■ WHAT TO PRODUCE
Give an exact copy of the data that follows, but none of its pictures.

■ Stored data entries
++++++

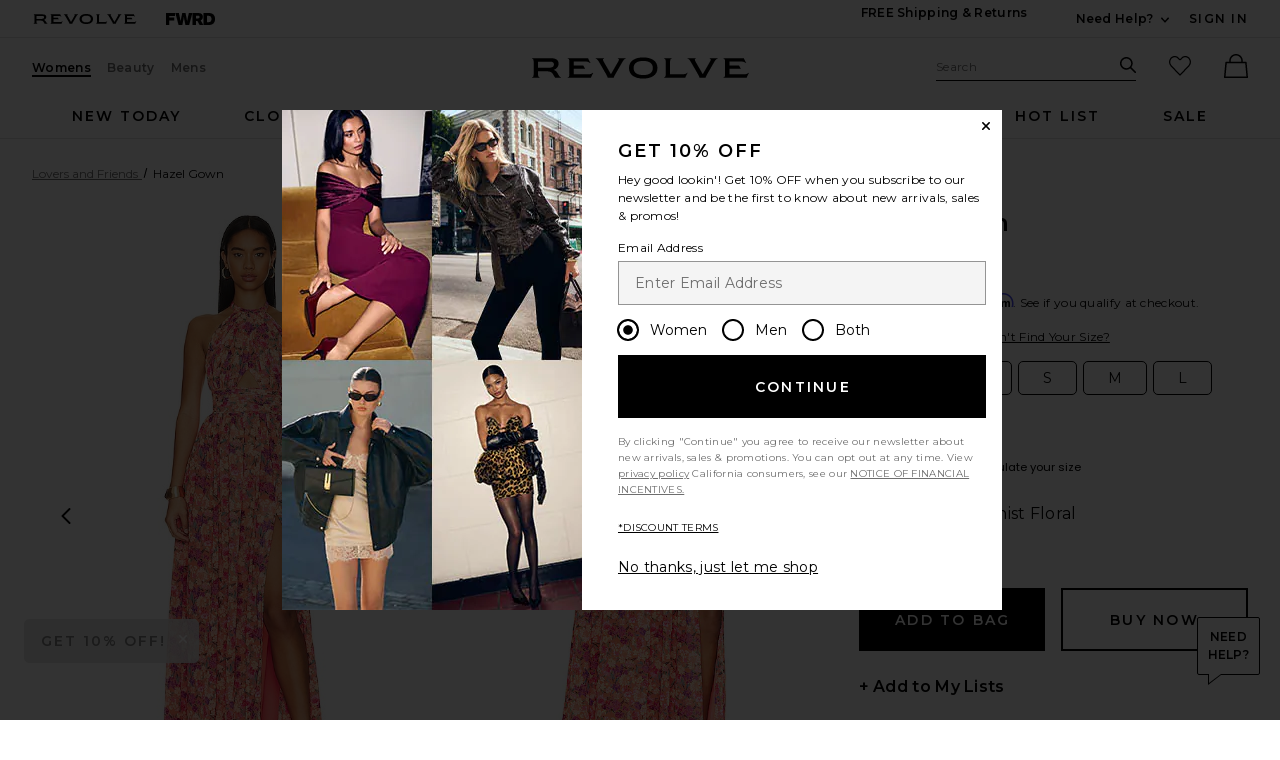

--- FILE ---
content_type: text/html;charset=UTF-8
request_url: https://www.revolve.com/content/product/color-swatches?code=LOVF-WD3635
body_size: 995
content:
<div class="product-sections__hed product-sections__hed--b-none u-text-sm u-inline-block">
    Color:
</div>
<span aria-live="polite" class="u-font-primary u-margin-l--md selectedColor u-text--xl">Impressionist Floral</span>
  <div class="js-toggle-row-block">
    <div class="product-swatches product-swatches--collapse u-margin-t--none">
      <fieldset aria-labelledby="color-sr-text">
        <legend id="color-sr-text" class="u-screen-reader">Select a Color</legend>
          <ul id="product-swatches" class="ui-list u-padding-t--lg u-margin-l--sm">
                                      
              <li class="product-swatches__swatch js-product-swatch"
                  data-color-escaped="Impressionist Floral"
                  data-color-name="Impressionist Floral"
                  data-use-ajax="false"
                  data-swatch-code="LOVF-WD3635"
                  data-swatch-url="/lovers-and-friends-hazel-gown-in-impressionist-floral/dp/LOVF-WD3635/?d=Womens&sectionURL=Direct+Hit&code=LOVF-WD3635&srcType=dp_coloroption"
                  data-image="https://is4.revolveassets.com/images/p4/n/uv/LOVF-WD3635_V1.jpg"
                  data-srcset="https://is4.revolveassets.com/images/p4/n/uv/LOVF-WD3635_V1.jpg 1x, https://is4.revolveassets.com/images/p4/n/z/LOVF-WD3635_V1.jpg 2x"
              >
                  <input id="color-swatch-LOVF-WD3635-1" type="radio" name="product-color-LOVF-WD3635" class="product-swatches__radio" checked value="Impressionist Floral">
                  <label for="color-swatch-LOVF-WD3635-1" class="product-swatches__label">
                      <img width="54" height="54" class="product-swatches__image" src="https://is4.revolveassets.com/images/p/s2/LOVF-WD3635_V1.jpg" alt="Impressionist Floral">
                  </label>
              </li>
                                      
              <li class="product-swatches__swatch js-product-swatch"
                  data-color-escaped="Impressionist Floral"
                  data-color-name="Liliana Floral"
                  data-use-ajax="false"
                  data-swatch-code="LOVF-WD3338"
                  data-swatch-url="/lovers-and-friends-hazel-gown-in-liliana-floral/dp/LOVF-WD3338/?d=Womens&sectionURL=Direct+Hit&code=LOVF-WD3338&srcType=dp_coloroption"
                  data-image="https://is4.revolveassets.com/images/p4/n/uv/LOVF-WD3338_V1.jpg"
                  data-srcset="https://is4.revolveassets.com/images/p4/n/uv/LOVF-WD3338_V1.jpg 1x, https://is4.revolveassets.com/images/p4/n/z/LOVF-WD3338_V1.jpg 2x"
              >
                  <input id="color-swatch-LOVF-WD3338-2" type="radio" name="product-color-LOVF-WD3338" class="product-swatches__radio"  value="Liliana Floral">
                  <label for="color-swatch-LOVF-WD3338-2" class="product-swatches__label">
                      <img width="54" height="54" class="product-swatches__image" src="https://is4.revolveassets.com/images/p/s2/LOVF-WD3338_V1.jpg" alt="Liliana Floral">
                  </label>
              </li>
                    </ul>
      </fieldset>
    </div>

      </div>


--- FILE ---
content_type: application/javascript
request_url: https://forms.p.revolve.com/a4flkt7l2b/z9gd/42425/www.revolve.com/jsonp/z?cb=1768716869698&dre=l&callback=jQuery1124029580679626075757_1768716869678&_=1768716869679
body_size: 1043
content:
jQuery1124029580679626075757_1768716869678({"response":"[base64].[base64]","dre":"l","success":true});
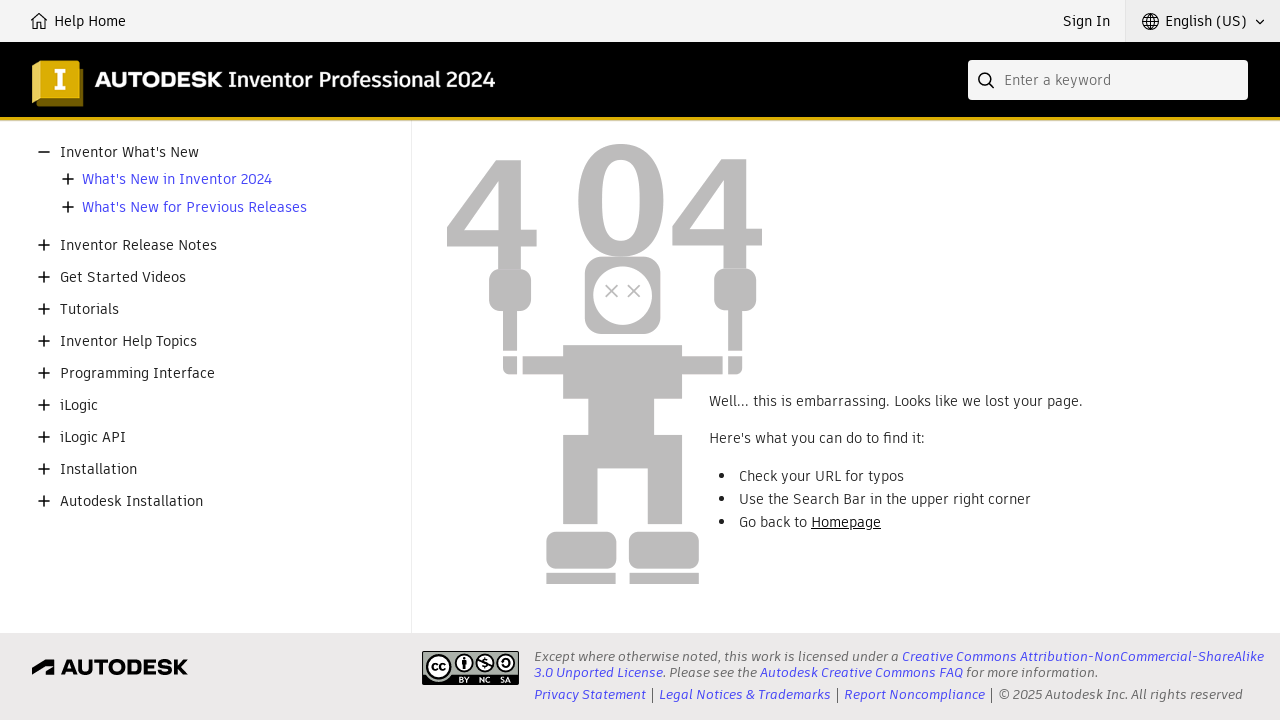

--- FILE ---
content_type: text/css
request_url: https://help.autodesk.com/view/athena/styles-rosetta/PageNotFound.css?bcb1dca2
body_size: 200
content:
.page-not-found{padding:8px 0}
.page-not-found h1{font-size:21px;color:#333}
.page-not-found .body-404 h1{display:none}
.page-not-found .body-404{color:#666;min-height:200px;background:url(../images/404/404_robot.png) left top no-repeat;padding:248px 16px 16px 262px;position:relative;max-width:520px;margin:0 auto}
.page-not-found .body-404,.page-not-found .body-404 a:visited{color:inherit}
.page-not-found .body-404>p{line-height:1.4;margin:0 0 1.25em}
.page-not-found .body-404>ul{padding:0;margin-top:0;list-style-position:inside}
.page-not-found .body-404 li{line-height:1.7;text-indent:10px;margin:0}
.no-translation-found h1{background-color:#ab0b0b;color:#fff;font-size:15px;line-height:32px;text-transform:uppercase;padding:0 16px;margin:8px 0 0;border-bottom:0}
.no-translation-found h1+p{border:1px solid #aaa;border-top:0;margin:0;padding:16px}
@media (max-width:480px){
.page-not-found .body-404{background-position:center top;background-size:200px auto;padding:300px 0 16px;min-height:0}
}
@media (min-width:481px) and (max-width:800px){
.page-not-found .body-404{background-position:left top;background-size:240px auto;padding:186px 0 16px 198px}
}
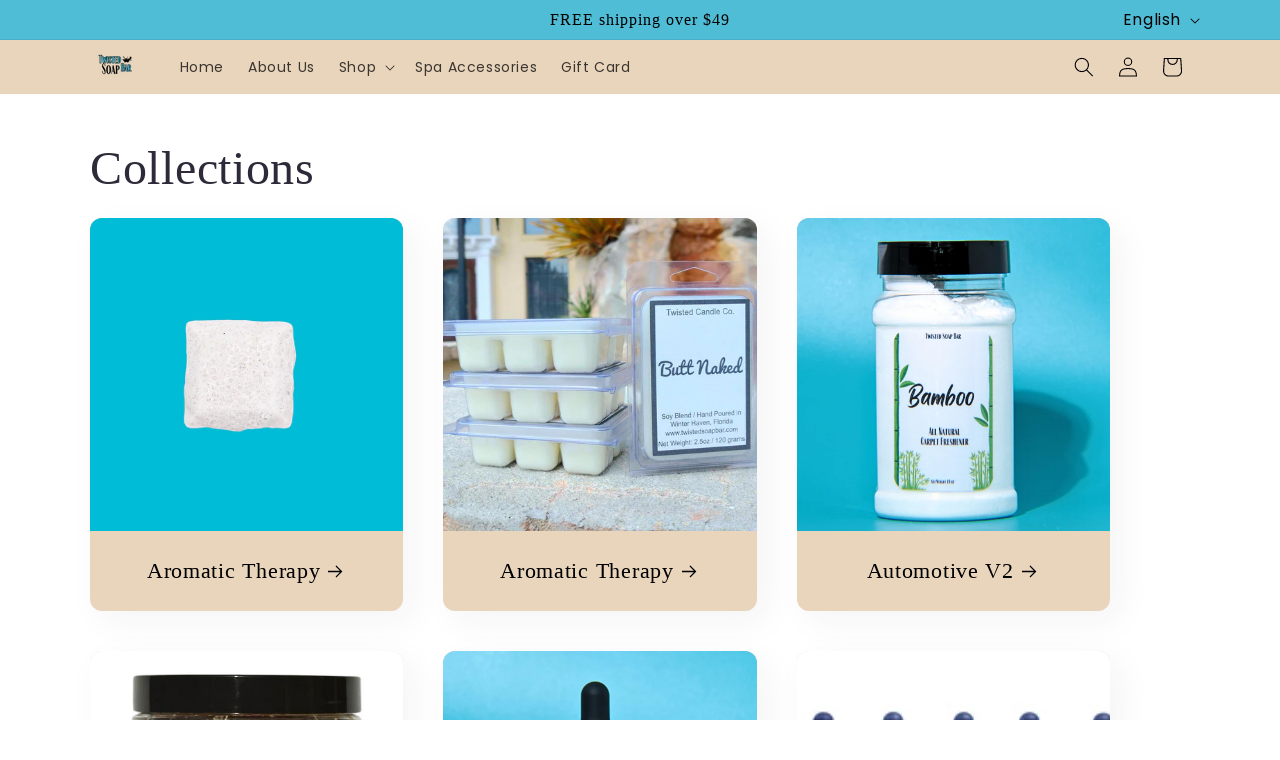

--- FILE ---
content_type: text/css
request_url: https://twistedsoapbar.com/cdn/shop/t/14/assets/styles.css?v=152110332815243543931757005664
body_size: -469
content:
.testimonial-section{width:100%;max-width:800px;margin:0 auto;overflow:hidden}.testimonial-container{display:flex;width:300%;animation:scroll 10s linear infinite;animation-play-state:running}.testimonial-item{flex:0 0 33.33%;padding:20px;box-sizing:border-box}.customer-info{display:flex;align-items:center}.testimonial-image img{width:40px;height:40px;border-radius:50%;margin-right:10px}@keyframes scroll{0%{transform:translate(0)}to{transform:translate(-100%)}}
/*# sourceMappingURL=/cdn/shop/t/14/assets/styles.css.map?v=152110332815243543931757005664 */
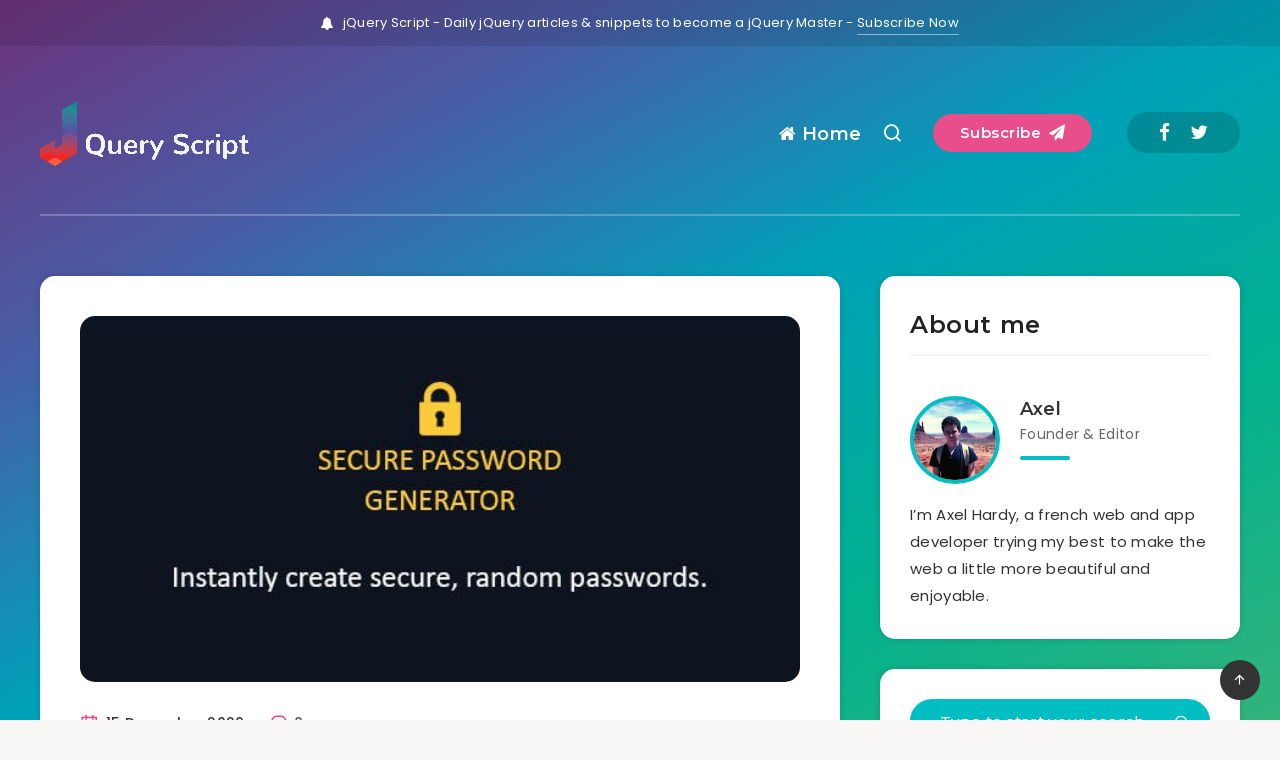

--- FILE ---
content_type: text/html; charset=UTF-8
request_url: https://jquery-script.com/wp-admin/admin-ajax.php
body_size: -230
content:
31719.bc16b665ff12ac53800c4d43dfecdf9e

++++++

■ YOUR SOLUTION
--- FILE ---
content_type: text/html;charset=UTF-8
request_url: https://www.revolve.com/content/product/color-swatches?code=LOVF-WD3635
body_size: 995
content:
<div class="product-sections__hed product-sections__hed--b-none u-text-sm u-inline-block">
    Color:
</div>
<span aria-live="polite" class="u-font-primary u-margin-l--md selectedColor u-text--xl">Impressionist Floral</span>
  <div class="js-toggle-row-block">
    <div class="product-swatches product-swatches--collapse u-margin-t--none">
      <fieldset aria-labelledby="color-sr-text">
        <legend id="color-sr-text" class="u-screen-reader">Select a Color</legend>
          <ul id="product-swatches" class="ui-list u-padding-t--lg u-margin-l--sm">
                                      
              <li class="product-swatches__swatch js-product-swatch"
                  data-color-escaped="Impressionist Floral"
                  data-color-name="Impressionist Floral"
                  data-use-ajax="false"
                  data-swatch-code="LOVF-WD3635"
                  data-swatch-url="/lovers-and-friends-hazel-gown-in-impressionist-floral/dp/LOVF-WD3635/?d=Womens&sectionURL=Direct+Hit&code=LOVF-WD3635&srcType=dp_coloroption"
                  data-image="https://is4.revolveassets.com/images/p4/n/uv/LOVF-WD3635_V1.jpg"
                  data-srcset="https://is4.revolveassets.com/images/p4/n/uv/LOVF-WD3635_V1.jpg 1x, https://is4.revolveassets.com/images/p4/n/z/LOVF-WD3635_V1.jpg 2x"
              >
                  <input id="color-swatch-LOVF-WD3635-1" type="radio" name="product-color-LOVF-WD3635" class="product-swatches__radio" checked value="Impressionist Floral">
                  <label for="color-swatch-LOVF-WD3635-1" class="product-swatches__label">
                      <img width="54" height="54" class="product-swatches__image" src="https://is4.revolveassets.com/images/p/s2/LOVF-WD3635_V1.jpg" alt="Impressionist Floral">
                  </label>
              </li>
                                      
              <li class="product-swatches__swatch js-product-swatch"
                  data-color-escaped="Impressionist Floral"
                  data-color-name="Liliana Floral"
                  data-use-ajax="false"
                  data-swatch-code="LOVF-WD3338"
                  data-swatch-url="/lovers-and-friends-hazel-gown-in-liliana-floral/dp/LOVF-WD3338/?d=Womens&sectionURL=Direct+Hit&code=LOVF-WD3338&srcType=dp_coloroption"
                  data-image="https://is4.revolveassets.com/images/p4/n/uv/LOVF-WD3338_V1.jpg"
                  data-srcset="https://is4.revolveassets.com/images/p4/n/uv/LOVF-WD3338_V1.jpg 1x, https://is4.revolveassets.com/images/p4/n/z/LOVF-WD3338_V1.jpg 2x"
              >
                  <input id="color-swatch-LOVF-WD3338-2" type="radio" name="product-color-LOVF-WD3338" class="product-swatches__radio"  value="Liliana Floral">
                  <label for="color-swatch-LOVF-WD3338-2" class="product-swatches__label">
                      <img width="54" height="54" class="product-swatches__image" src="https://is4.revolveassets.com/images/p/s2/LOVF-WD3338_V1.jpg" alt="Liliana Floral">
                  </label>
              </li>
                    </ul>
      </fieldset>
    </div>

      </div>


--- FILE ---
content_type: application/javascript
request_url: https://forms.p.revolve.com/a4flkt7l2b/z9gd/42425/www.revolve.com/jsonp/z?cb=1768716869698&dre=l&callback=jQuery1124029580679626075757_1768716869678&_=1768716869679
body_size: 1043
content:
jQuery1124029580679626075757_1768716869678({"response":"[base64].[base64]","dre":"l","success":true});

--- FILE ---
content_type: text/css
request_url: https://help.autodesk.com/view/athena/styles-rosetta/PageNotFound.css?bcb1dca2
body_size: 200
content:
.page-not-found{padding:8px 0}
.page-not-found h1{font-size:21px;color:#333}
.page-not-found .body-404 h1{display:none}
.page-not-found .body-404{color:#666;min-height:200px;background:url(../images/404/404_robot.png) left top no-repeat;padding:248px 16px 16px 262px;position:relative;max-width:520px;margin:0 auto}
.page-not-found .body-404,.page-not-found .body-404 a:visited{color:inherit}
.page-not-found .body-404>p{line-height:1.4;margin:0 0 1.25em}
.page-not-found .body-404>ul{padding:0;margin-top:0;list-style-position:inside}
.page-not-found .body-404 li{line-height:1.7;text-indent:10px;margin:0}
.no-translation-found h1{background-color:#ab0b0b;color:#fff;font-size:15px;line-height:32px;text-transform:uppercase;padding:0 16px;margin:8px 0 0;border-bottom:0}
.no-translation-found h1+p{border:1px solid #aaa;border-top:0;margin:0;padding:16px}
@media (max-width:480px){
.page-not-found .body-404{background-position:center top;background-size:200px auto;padding:300px 0 16px;min-height:0}
}
@media (min-width:481px) and (max-width:800px){
.page-not-found .body-404{background-position:left top;background-size:240px auto;padding:186px 0 16px 198px}
}

--- FILE ---
content_type: text/css
request_url: https://twistedsoapbar.com/cdn/shop/t/14/assets/styles.css?v=152110332815243543931757005664
body_size: -469
content:
.testimonial-section{width:100%;max-width:800px;margin:0 auto;overflow:hidden}.testimonial-container{display:flex;width:300%;animation:scroll 10s linear infinite;animation-play-state:running}.testimonial-item{flex:0 0 33.33%;padding:20px;box-sizing:border-box}.customer-info{display:flex;align-items:center}.testimonial-image img{width:40px;height:40px;border-radius:50%;margin-right:10px}@keyframes scroll{0%{transform:translate(0)}to{transform:translate(-100%)}}
/*# sourceMappingURL=/cdn/shop/t/14/assets/styles.css.map?v=152110332815243543931757005664 */

--- FILE ---
content_type: text/html; charset=UTF-8
request_url: https://jquery-script.com/wp-admin/admin-ajax.php
body_size: -230
content:
31719.bc16b665ff12ac53800c4d43dfecdf9e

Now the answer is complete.